Personal injury cases include car and work accidents (such as construction accidents). The two main types of personal injury damages are financial and non-financial. Medical bills, property damage, and salaries lost due to absence from work are all kinds of financial damages. Non-financial damages are given to plaintiffs who have been hurt in other ways. This could be physical or/and emotional pain.
As a plaintiff, you can file a personal injury claim when you have been harmed or suffered a loss because of the negligence of a person or professional. This is known as accidental injury. It includes cases of medical malpractice and car or bus accidents.
Also, you can sue if the defendant's actions or inactions directly hurt you. For example, if you use a product that harms or hurts you in any way, you have the right to make a claim against the manufacturer of that product. You are allowed to do this even if they did not intend to harm you or did not make mistakes in producing or selling the product.
Sometimes, you might want to make claims against more than one entity. This is allowed in personal injury law. This could happen in medical malpractice claims, in which you can sue both the negligent physician and the hospital the physician works at. The legal doctrine applied here is referred to as vicarious liability. The employer of labor (in this case, the hospital the physician works at) is held accountable for the actions committed by their employees on the job. This applies regardless if the hospital itself was negligent.
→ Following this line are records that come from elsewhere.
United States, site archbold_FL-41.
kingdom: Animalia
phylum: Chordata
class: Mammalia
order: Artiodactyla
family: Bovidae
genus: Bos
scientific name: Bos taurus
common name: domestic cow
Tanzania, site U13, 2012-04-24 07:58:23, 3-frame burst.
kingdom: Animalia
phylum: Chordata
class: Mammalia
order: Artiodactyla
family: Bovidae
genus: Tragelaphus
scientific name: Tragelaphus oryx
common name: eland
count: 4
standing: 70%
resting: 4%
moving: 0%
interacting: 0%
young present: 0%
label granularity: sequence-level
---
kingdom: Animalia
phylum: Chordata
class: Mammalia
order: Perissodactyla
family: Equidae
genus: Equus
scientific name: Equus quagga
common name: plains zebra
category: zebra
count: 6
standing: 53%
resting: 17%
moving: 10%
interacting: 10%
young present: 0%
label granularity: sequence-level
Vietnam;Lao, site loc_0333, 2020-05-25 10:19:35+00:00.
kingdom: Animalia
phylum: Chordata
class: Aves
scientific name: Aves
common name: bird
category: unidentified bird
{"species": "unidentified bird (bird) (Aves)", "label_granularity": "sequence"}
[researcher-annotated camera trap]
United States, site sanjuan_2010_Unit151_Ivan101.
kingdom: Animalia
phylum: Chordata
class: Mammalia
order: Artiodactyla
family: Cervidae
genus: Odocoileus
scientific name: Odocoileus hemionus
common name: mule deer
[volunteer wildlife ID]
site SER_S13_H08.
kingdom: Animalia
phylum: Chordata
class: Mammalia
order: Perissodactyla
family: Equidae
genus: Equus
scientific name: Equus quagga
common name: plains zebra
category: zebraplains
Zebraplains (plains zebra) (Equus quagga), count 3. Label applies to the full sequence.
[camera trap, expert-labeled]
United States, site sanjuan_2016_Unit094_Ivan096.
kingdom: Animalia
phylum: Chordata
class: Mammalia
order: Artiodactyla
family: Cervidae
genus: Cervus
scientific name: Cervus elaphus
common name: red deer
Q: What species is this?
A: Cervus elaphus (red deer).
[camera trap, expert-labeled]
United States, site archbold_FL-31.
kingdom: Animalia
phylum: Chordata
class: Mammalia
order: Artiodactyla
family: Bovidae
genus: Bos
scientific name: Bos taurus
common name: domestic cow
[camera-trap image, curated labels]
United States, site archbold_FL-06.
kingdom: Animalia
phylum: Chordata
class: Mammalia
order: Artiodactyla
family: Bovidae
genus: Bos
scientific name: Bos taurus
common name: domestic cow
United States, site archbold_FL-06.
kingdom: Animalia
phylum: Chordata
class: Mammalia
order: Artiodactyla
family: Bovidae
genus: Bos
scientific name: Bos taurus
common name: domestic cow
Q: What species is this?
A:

Injuries are common, but conditions must be met before the case qualifies for a personal injury lawsuit. Your legal counsel must prove that the defendant has a duty of care towards you. A duty of care is a legal obligation requiring all people to act with utmost care and avoid behaving in a way that could cause harm to others. It is violated when someone is injured because of the actions and inactions of another person when it could have been foreseen and prevented.
To show that the defendant violated their duty of care, you need to prove they could have foreseen and prevented the situation which got you injured. As stated earlier, you can claim that you were harmed directly because of their actions or inactions, but you must prove this. You also need to show that your losses can be compensated.
It is important to note that out-of-court settlements resolve most personal injury cases. The defendant's insurance company could offer you money in place of you dropping all present and future claims. Although you will receive compensation quicker from out-of-court settlements, it may be lesser than that awarded from trials.